For critical operations, you can review the sync plan before executing it:

```bash
# Step 1: Generate a plan file (nothing is transferred)
>>> hf buckets sync ./data hf://buckets/username/my-bucket --plan sync-plan.jsonl
Sync plan: ./data -> hf://buckets/username/my-bucket
  Uploads: 3
  Downloads: 0
  Deletes: 0
  Skips: 1
Plan saved to: sync-plan.jsonl

# Step 2: Review the plan file (JSONL format)
>>> cat sync-plan.jsonl

# Step 3: Apply the plan
>>> hf buckets sync --apply sync-plan.jsonl
```

Or via Python:

```py
# Step 1: Generate a plan file (nothing is transferred)
>>> sync_bucket("./data", "hf://buckets/username/my-bucket", plan="sync-plan.jsonl")

# Step 2: Review the plan file (JSONL format), then apply
>>> sync_bucket(apply="sync-plan.jsonl")
```

> [!TIP]
> The plan file is a JSONL file with a header line followed by one line per operation.
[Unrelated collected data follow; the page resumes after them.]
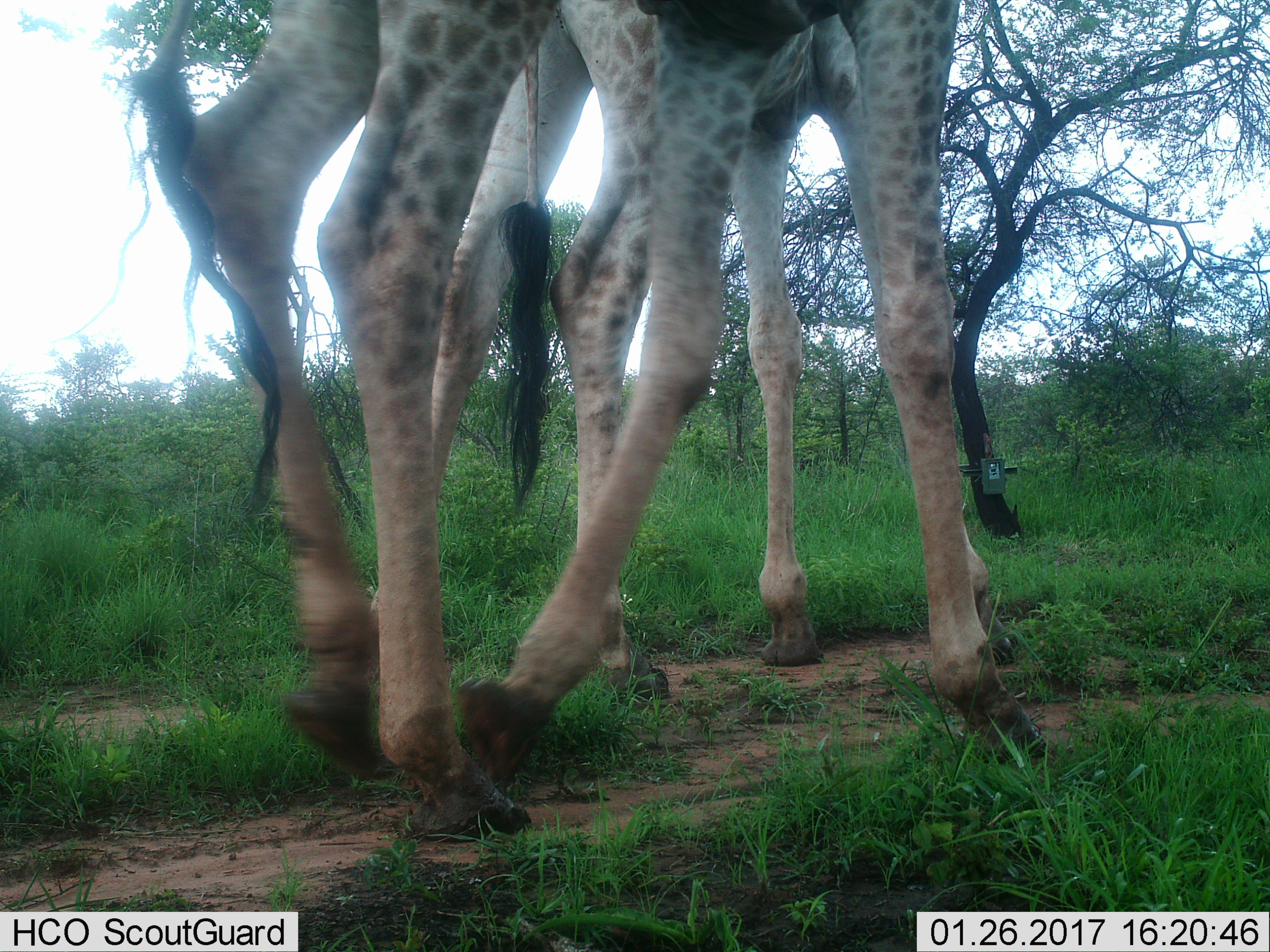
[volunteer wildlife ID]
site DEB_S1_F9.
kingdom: Animalia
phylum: Chordata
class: Mammalia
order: Artiodactyla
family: Giraffidae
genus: Giraffa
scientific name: Giraffa camelopardalis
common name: giraffe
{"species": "giraffe (Giraffa camelopardalis)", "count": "2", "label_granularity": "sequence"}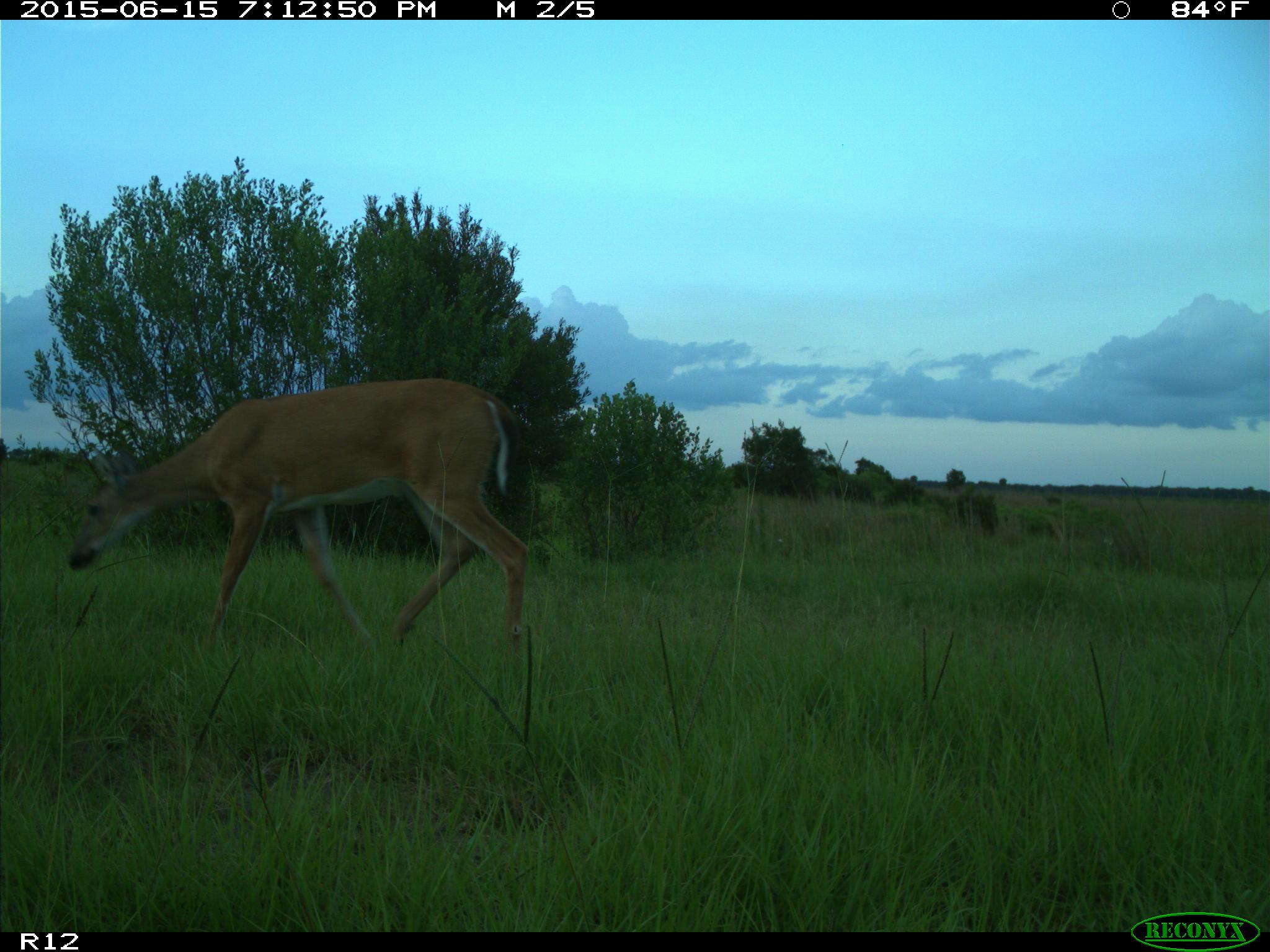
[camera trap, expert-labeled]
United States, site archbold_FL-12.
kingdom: Animalia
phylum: Chordata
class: Mammalia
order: Artiodactyla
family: Cervidae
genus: Odocoileus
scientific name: Odocoileus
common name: deer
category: unidentified deer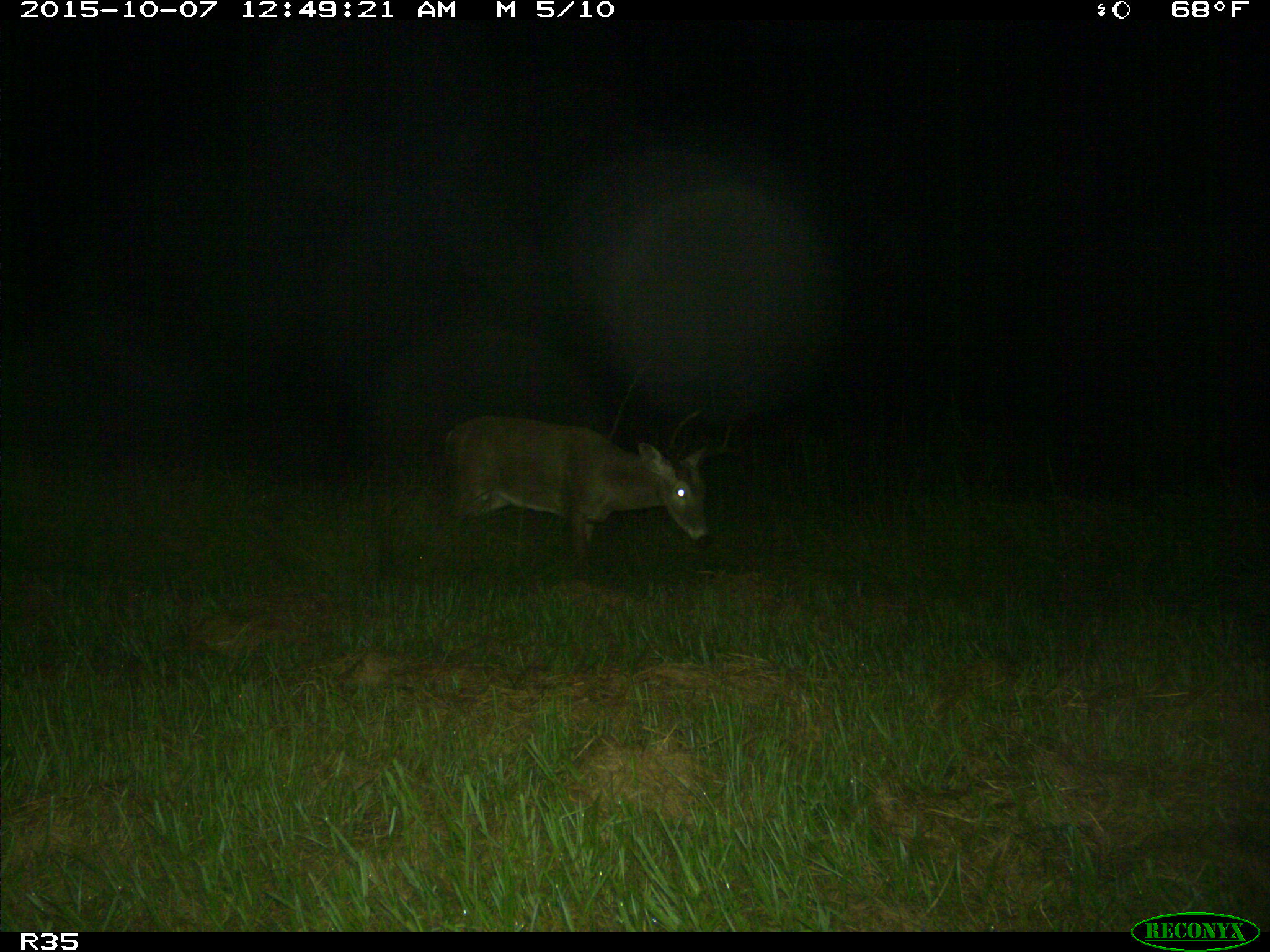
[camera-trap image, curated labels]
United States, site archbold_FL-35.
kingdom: Animalia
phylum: Chordata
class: Mammalia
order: Artiodactyla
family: Cervidae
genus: Odocoileus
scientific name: Odocoileus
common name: deer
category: unidentified deer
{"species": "unidentified deer (deer) (Odocoileus)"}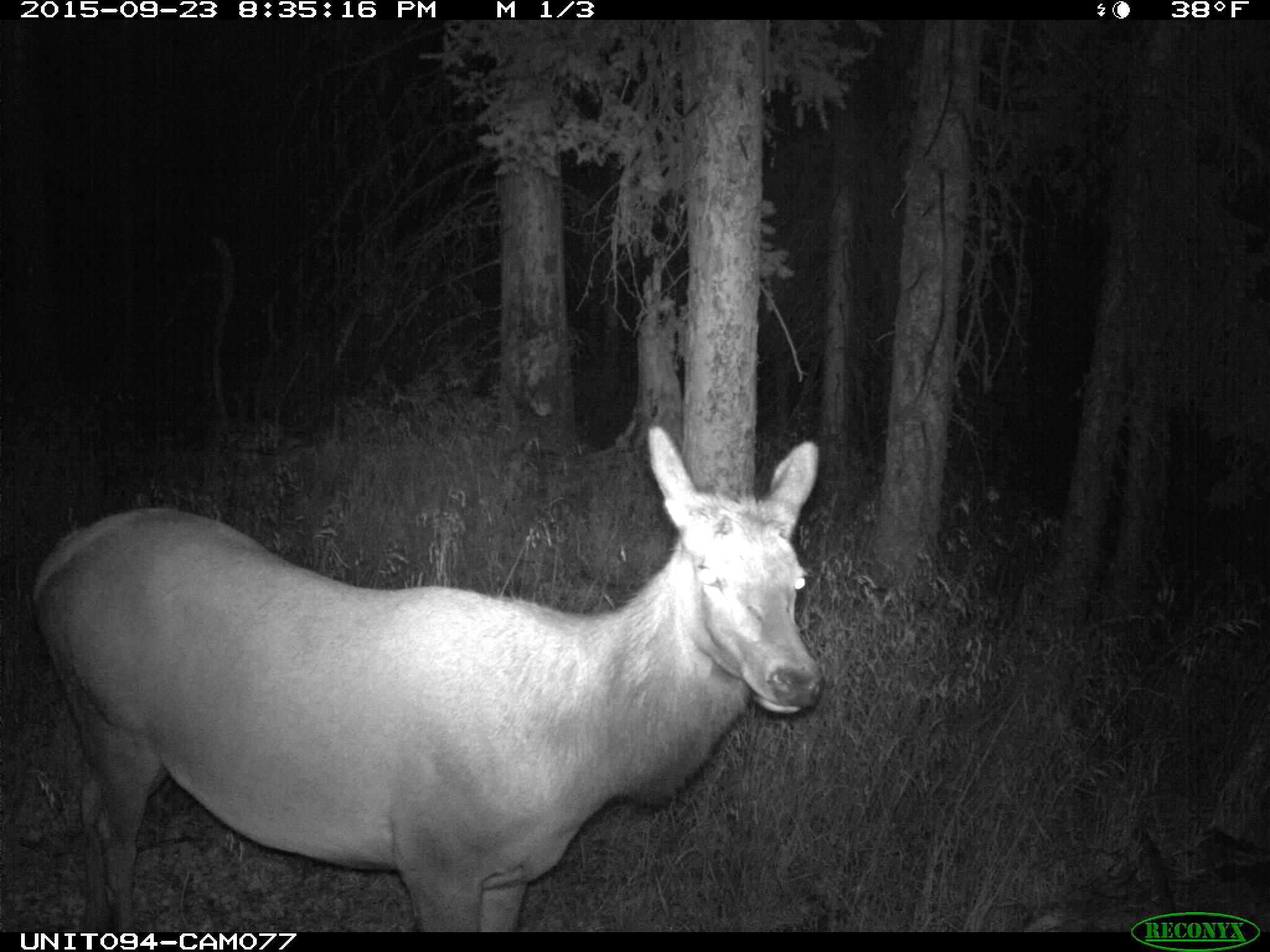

Each operation includes the action (`upload`, `download`, `delete`, or `skip`), the file path, and the reason for the action. You can edit this file manually before applying it but please be careful with the syntax.

### Dry run

Use `--dry-run` (or `dry_run=True` in Python) to get the sync plan without executing anything:

```bash
# Preview what would be synced
>>> hf buckets sync ./data hf://buckets/username/my-bucket --dry-run | jq '.action'
```

Or via Python:

```py
>>> plan = sync_bucket("./data", "hf://buckets/username/my-bucket", dry_run=True)
>>> plan.summary()
{'uploads': 3, 'downloads': 0, 'deletes': 0, 'skips': 1, 'total_size': 4096}
```

> [!TIP]
> `--dry-run` outputs the same JSONL format as `--plan` but prints to stdout instead of saving to a file. Only the JSONL content is printed, making it safe to pipe.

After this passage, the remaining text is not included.